■ Objective 1: How many lines of the listing below contain the string "JSON"? Reply with the number alone.

Book Review.1



GILLES A. TIBERGHIEN, Land Art. New York, NY: Princeton Architectural Press, 1995. 312 pp. 150 b/w illus., 150 Color. $65.00 ISBN 1-56898-040-x.

In 1979 art critic Rosalind Krauss wrote her seminal article "Sculpture in the Expanded Field," which situates various works of art within a paradigm that extends the standard taxonomy of art as sculpture and painting. Born out of the relationships between architecture and not-architecture, landscape and not-landscape, Krauss' categories of site-construction, marked sites, axiomatic structures, and sculpture provided a new framework for these works. This framework speaks clearly of the interdisciplinary nature of the pieces she discussed, in which art melded with architecture and landscape. Much of the work explored by Krauss has come to be known as Earthworks, a term usually credited to artist Robert Smithson, or Land Art, the term artist Walter De Maria uses to describe his work.

Krauss' work is important as it sought to schematize a broad field of work as a genre of sculpture, and lend it new legitimacy within art history and criticism. Recent and growing interest in the field is evident through the publication of numerous works investigating the phenomena of Land Art, most notably John Beardsley' s Earthworks (originally published in 1984, revised second edition 1989), Gilles Tiberghien's work reviewed here, and the monographs of many of the individual artists most frequently associated with the field, such as Michael Heizer, Richard Long, and Robert Smithson. The enormous growth of interest in this body of work, which, at its most important phase of development lasted no longer than ten years, is puzzling. Reasons for the attention can most likely be attributed to the shift in emphasis of various design disciplines toward process over product, and a growing intrigue with natural process and entropy, all of which figure prominently in works of Land Art.

Like Krauss, Gilles Tiberghien finds postmodern underpinnings to the work discussed in his book Land Art. For Tiberghien, the assessment of the work as an important bridge to postmodernity stems not from the critique used to describe the work, as in Krauss' article, but from the questioning and transformations of modernism that the work exhibits. In deference to Krauss' interest in defining an "expanded field" for study of these liminal works, he states that the aim of the book "is not to review the artistic practices that could be classified as Land Art. It is rather to define a moment of contemporary history that appears exemplary, in certain respects, in that it is situated at the turning point between modernism and that which contested it, battled it, indeed, and ultimately replaced it." (p. 16) As such, the book is a somewhat historical account of the field, focusing primarily on works created in the period from the late 1960s to the early 1970s. Although the works chosen for study fall into this temporal frame, Tiberghien's examination of them is organized thematically rather than chronologically. By organizing the material in this way, he is able to weave a discussion of a core group of works through the varied themes of artistic and theoretic influence, media, and representation, with a few chapters dedicated to each.

■ Objective 2: Copy the passage of the Land Art review above word for word, starting at "In 1979 art" and ending at "describe his work.".

■ Working data:

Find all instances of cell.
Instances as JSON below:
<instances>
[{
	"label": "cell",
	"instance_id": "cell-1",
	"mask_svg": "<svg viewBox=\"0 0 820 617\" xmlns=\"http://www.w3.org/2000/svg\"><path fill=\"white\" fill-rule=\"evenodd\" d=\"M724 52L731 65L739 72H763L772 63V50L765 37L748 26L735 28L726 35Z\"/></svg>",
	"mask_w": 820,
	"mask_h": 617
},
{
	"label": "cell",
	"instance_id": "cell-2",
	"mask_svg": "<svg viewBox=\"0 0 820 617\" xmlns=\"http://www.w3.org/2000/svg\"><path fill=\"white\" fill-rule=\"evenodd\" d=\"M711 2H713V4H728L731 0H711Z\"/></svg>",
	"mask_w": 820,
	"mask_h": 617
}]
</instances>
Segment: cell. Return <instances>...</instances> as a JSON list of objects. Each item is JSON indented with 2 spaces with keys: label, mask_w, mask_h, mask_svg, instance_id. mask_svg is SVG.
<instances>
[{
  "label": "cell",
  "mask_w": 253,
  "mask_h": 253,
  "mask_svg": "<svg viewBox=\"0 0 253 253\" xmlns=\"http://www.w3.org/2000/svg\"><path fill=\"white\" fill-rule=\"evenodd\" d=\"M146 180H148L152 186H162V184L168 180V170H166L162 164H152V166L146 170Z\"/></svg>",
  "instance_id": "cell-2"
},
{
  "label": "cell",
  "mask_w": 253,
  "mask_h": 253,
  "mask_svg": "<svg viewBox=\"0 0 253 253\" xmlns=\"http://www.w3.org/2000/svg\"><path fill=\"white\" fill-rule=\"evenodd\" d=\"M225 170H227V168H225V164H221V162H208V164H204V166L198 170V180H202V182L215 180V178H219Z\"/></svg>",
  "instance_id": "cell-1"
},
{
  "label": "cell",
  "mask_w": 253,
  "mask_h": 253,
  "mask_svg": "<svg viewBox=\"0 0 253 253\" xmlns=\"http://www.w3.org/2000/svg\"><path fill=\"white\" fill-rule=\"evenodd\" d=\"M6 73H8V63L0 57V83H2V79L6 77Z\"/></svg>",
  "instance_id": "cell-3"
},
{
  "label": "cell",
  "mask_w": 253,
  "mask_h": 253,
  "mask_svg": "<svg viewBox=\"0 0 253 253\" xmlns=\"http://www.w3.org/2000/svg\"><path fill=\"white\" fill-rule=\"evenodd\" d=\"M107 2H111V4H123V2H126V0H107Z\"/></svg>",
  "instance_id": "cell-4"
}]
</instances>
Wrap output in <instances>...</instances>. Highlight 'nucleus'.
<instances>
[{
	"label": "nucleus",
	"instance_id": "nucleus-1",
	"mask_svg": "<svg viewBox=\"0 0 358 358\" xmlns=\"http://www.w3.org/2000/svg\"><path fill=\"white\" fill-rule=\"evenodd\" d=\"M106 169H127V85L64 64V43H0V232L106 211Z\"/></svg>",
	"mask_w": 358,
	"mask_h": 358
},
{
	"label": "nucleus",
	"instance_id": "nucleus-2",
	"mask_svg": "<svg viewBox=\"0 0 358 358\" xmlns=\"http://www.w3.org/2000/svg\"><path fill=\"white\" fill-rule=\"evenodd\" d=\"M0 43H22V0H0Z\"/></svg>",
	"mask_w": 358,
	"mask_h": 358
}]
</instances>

■ Task output 1: 2

■ Task output 2:
In 1979 art critic Rosalind Krauss wrote her seminal article "Sculpture in the Expanded Field," which situates various works of art within a paradigm that extends the standard taxonomy of art as sculpture and painting. Born out of the relationships between architecture and not-architecture, landscape and not-landscape, Krauss' categories of site-construction, marked sites, axiomatic structures, and sculpture provided a new framework for these works. This framework speaks clearly of the interdisciplinary nature of the pieces she discussed, in which art melded with architecture and landscape. Much of the work explored by Krauss has come to be known as Earthworks, a term usually credited to artist Robert Smithson, or Land Art, the term artist Walter De Maria uses to describe his work.